Invinity Energy Systems, for example, built a new manufacturing facility in Vancouver a year and a half ago. The company makes vanadium flow batteries used for utility-scale storage. There is a growing market for large-scale energy storage in the intermittent energy space (wind and solar) and in backup power for large data centres—an area in which there is considerable growth potential because of the vast computing power needed for artificial intelligence.

The new plant employs 85 people and has a production capacity of up to 200 one-megawatt modules per year.

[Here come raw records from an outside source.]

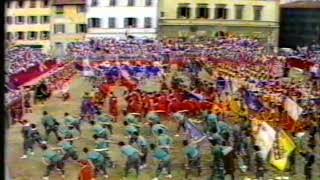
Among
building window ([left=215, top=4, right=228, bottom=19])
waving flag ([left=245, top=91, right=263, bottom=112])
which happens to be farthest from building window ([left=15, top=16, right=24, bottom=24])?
waving flag ([left=245, top=91, right=263, bottom=112])

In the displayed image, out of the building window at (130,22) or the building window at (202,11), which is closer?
the building window at (130,22)

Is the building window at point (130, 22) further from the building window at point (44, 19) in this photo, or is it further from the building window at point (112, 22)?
the building window at point (44, 19)

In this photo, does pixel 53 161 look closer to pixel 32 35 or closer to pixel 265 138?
pixel 265 138

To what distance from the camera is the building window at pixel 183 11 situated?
127 ft

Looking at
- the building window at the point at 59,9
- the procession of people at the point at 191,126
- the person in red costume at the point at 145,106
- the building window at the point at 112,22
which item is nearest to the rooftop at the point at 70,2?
the building window at the point at 59,9

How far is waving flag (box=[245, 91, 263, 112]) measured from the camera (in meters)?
13.9

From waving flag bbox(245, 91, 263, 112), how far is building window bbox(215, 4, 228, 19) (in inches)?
954

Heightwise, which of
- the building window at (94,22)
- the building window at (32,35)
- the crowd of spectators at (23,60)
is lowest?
the crowd of spectators at (23,60)

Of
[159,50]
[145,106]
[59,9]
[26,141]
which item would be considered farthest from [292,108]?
[59,9]

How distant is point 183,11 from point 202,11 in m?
1.19

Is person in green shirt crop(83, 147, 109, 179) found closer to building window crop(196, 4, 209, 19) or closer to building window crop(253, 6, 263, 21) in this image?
building window crop(196, 4, 209, 19)

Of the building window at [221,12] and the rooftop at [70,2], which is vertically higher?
the rooftop at [70,2]

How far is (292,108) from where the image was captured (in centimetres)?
1304

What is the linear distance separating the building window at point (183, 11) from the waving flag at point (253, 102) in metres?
24.3
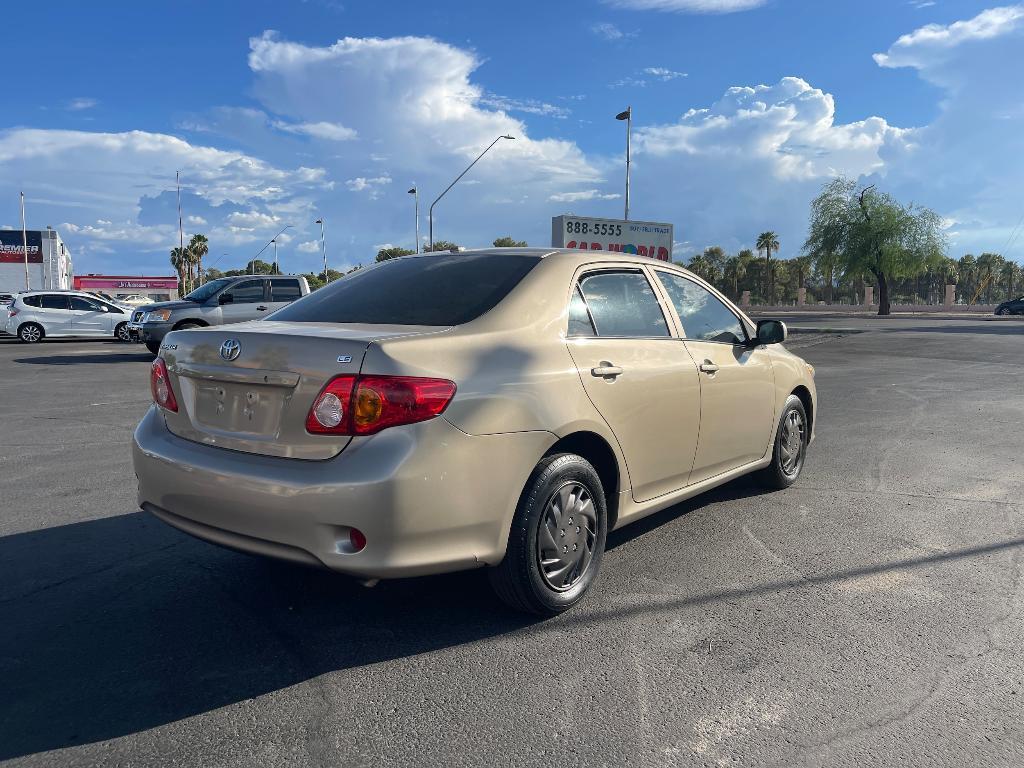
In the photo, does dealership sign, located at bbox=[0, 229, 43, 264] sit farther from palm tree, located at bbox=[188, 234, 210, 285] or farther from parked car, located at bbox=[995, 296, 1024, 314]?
parked car, located at bbox=[995, 296, 1024, 314]

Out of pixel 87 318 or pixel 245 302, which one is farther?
pixel 87 318

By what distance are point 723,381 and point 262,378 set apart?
274 cm

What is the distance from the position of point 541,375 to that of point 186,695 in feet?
6.05

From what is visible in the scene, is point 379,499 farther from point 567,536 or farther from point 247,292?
point 247,292

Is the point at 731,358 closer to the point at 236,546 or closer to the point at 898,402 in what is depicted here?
the point at 236,546

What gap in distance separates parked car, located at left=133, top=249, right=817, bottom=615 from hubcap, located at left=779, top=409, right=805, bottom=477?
133 cm

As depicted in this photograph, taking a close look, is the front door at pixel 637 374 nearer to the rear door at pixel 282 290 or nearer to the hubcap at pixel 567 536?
the hubcap at pixel 567 536

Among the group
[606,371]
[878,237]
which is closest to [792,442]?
[606,371]

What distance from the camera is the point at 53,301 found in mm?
23250

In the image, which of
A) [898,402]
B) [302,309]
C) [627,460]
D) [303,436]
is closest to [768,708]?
[627,460]

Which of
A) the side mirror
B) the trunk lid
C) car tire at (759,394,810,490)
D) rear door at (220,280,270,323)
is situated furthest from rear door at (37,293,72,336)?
the side mirror

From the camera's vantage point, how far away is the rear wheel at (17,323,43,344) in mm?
22984

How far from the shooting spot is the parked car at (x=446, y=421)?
9.62ft

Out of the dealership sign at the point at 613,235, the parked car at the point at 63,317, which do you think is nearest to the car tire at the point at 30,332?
the parked car at the point at 63,317
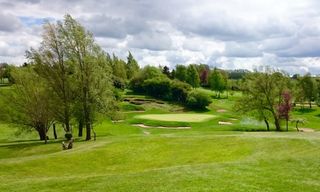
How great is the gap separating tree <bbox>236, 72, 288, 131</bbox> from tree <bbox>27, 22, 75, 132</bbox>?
118 feet

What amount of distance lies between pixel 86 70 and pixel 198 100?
7406 centimetres

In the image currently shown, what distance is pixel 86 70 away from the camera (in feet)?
173

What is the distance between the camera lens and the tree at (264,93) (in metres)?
74.6

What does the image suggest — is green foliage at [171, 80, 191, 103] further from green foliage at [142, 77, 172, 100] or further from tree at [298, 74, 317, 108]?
tree at [298, 74, 317, 108]

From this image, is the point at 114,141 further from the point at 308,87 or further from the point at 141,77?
the point at 141,77

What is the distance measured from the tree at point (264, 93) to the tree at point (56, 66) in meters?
35.9

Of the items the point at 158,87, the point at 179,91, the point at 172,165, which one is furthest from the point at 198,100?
the point at 172,165

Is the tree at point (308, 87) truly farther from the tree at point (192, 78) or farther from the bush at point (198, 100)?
the tree at point (192, 78)

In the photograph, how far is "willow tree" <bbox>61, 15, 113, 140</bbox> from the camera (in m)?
52.8

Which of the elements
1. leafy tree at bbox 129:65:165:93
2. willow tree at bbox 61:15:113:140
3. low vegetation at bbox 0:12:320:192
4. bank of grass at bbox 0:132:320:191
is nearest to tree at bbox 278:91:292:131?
low vegetation at bbox 0:12:320:192

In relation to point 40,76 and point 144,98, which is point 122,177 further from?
point 144,98

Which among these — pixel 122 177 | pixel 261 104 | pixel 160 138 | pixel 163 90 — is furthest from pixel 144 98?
pixel 122 177

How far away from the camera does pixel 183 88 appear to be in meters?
134

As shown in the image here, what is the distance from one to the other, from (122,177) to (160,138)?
71.1ft
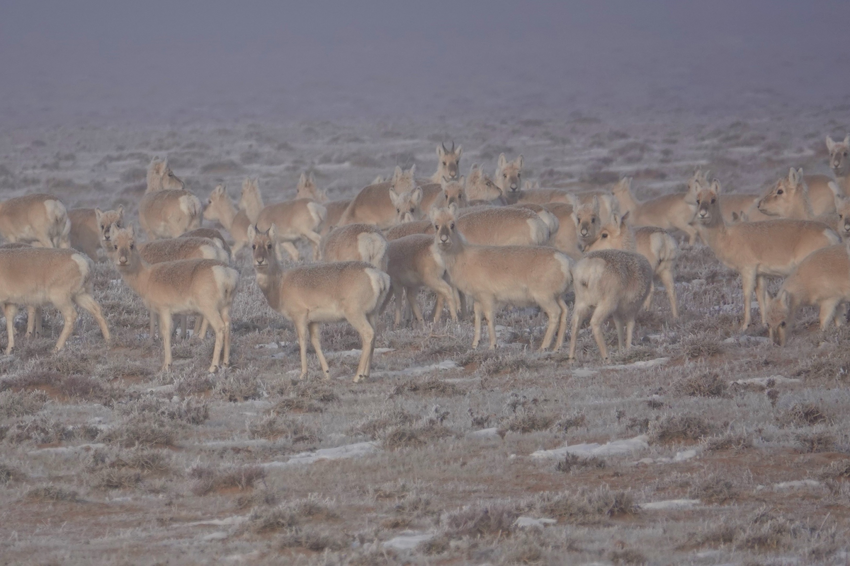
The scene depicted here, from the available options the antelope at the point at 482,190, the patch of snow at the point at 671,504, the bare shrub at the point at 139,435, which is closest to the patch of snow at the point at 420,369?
the bare shrub at the point at 139,435

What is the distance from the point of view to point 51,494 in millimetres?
8148

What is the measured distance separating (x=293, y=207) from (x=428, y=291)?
4.74 metres

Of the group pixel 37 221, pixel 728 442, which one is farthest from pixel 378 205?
pixel 728 442

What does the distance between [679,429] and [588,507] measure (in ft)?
6.65

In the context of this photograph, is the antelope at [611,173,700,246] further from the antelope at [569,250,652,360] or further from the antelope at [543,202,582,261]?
the antelope at [569,250,652,360]

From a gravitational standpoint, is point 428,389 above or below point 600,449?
below

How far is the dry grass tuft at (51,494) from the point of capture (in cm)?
815

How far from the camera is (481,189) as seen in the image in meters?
21.2

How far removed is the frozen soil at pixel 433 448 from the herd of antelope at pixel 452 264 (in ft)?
1.69

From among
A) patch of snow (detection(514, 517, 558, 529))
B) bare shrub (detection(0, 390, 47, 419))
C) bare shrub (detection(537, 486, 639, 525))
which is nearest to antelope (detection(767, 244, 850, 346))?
bare shrub (detection(537, 486, 639, 525))

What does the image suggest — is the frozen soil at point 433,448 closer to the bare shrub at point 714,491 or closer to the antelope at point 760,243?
the bare shrub at point 714,491

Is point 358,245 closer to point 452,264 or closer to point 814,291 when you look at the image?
point 452,264

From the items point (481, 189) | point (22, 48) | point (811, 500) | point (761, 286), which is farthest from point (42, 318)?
point (22, 48)

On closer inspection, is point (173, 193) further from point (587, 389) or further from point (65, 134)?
point (65, 134)
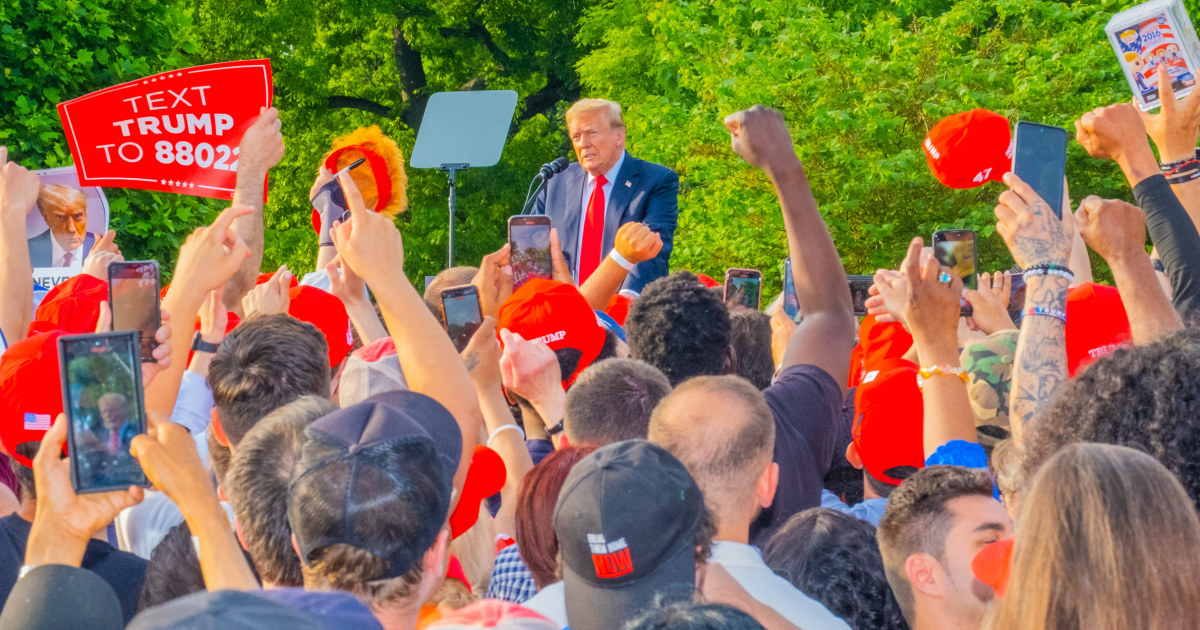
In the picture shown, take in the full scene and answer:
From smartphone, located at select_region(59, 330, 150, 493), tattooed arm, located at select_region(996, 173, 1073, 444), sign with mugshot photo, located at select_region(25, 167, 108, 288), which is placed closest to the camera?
smartphone, located at select_region(59, 330, 150, 493)

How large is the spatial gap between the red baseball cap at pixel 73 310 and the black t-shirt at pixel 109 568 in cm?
127

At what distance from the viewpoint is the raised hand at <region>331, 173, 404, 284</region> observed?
2566 mm

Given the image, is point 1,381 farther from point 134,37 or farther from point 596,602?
point 134,37

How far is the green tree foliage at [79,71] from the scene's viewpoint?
29.1ft

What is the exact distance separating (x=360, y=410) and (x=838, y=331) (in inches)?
67.6

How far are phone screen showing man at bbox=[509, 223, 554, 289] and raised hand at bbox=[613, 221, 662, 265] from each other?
382 mm

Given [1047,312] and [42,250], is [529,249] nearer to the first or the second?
[1047,312]

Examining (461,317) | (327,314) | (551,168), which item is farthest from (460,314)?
(551,168)

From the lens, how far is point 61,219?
610 centimetres

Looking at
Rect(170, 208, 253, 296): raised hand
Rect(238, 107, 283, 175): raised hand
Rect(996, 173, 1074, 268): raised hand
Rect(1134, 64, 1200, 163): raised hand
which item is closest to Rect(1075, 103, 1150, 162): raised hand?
Rect(1134, 64, 1200, 163): raised hand

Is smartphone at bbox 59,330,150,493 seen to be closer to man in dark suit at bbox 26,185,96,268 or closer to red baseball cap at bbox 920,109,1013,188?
red baseball cap at bbox 920,109,1013,188

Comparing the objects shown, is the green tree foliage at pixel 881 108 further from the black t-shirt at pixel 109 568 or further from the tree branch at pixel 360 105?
the black t-shirt at pixel 109 568

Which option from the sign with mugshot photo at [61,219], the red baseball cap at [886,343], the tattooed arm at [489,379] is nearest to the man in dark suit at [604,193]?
the red baseball cap at [886,343]

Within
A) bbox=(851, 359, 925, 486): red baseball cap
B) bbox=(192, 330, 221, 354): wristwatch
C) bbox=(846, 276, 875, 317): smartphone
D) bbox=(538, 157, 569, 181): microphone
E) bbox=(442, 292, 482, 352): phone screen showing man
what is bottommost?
bbox=(851, 359, 925, 486): red baseball cap
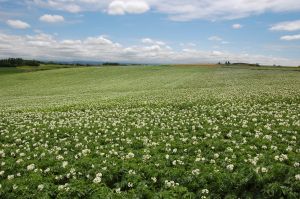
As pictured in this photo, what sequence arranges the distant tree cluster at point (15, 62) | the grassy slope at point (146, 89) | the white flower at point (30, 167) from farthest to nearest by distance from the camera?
the distant tree cluster at point (15, 62), the grassy slope at point (146, 89), the white flower at point (30, 167)

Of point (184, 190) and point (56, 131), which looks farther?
point (56, 131)

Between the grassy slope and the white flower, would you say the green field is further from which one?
the grassy slope

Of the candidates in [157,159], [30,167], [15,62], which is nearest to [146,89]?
[157,159]

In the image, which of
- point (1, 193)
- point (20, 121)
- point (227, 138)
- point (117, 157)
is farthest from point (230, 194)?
point (20, 121)

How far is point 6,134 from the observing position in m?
19.7

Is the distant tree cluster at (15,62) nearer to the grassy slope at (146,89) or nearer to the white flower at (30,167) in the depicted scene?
the grassy slope at (146,89)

The company said it chose to maintain its manufacturing in Vancouver mainly because of B.C.’s engineering talent in the electro-chemical space.

“For now, this is a really good place for us to be simply because of having that ability to close-couple the engineering work with the production,” said Invinity chief commercial officer Matt Harper. “Especially in the electrochemical industries, there’s a phenomenal talent pool here in British Columbia.”

Smith noted that, according to Bloomberg New Energy Finance, global investments in cleantech reached $2 trillion last year, with Canada in 10th spot for new cleantech investments of more than $35 billion.

B.C. is not likely to ever match the manufacturing capacity of Ontario or Quebec, but it remains fertile soil for smaller, high-tech manufacturing, thanks to that talent.

“There’s a place for Vancouver to be a bridge between that research and development and commercialization,” Harper said. “Are we going to see factories at the scale of South China or some parts of Mexico? Probably not. I think we’re always going to be a niche producer.”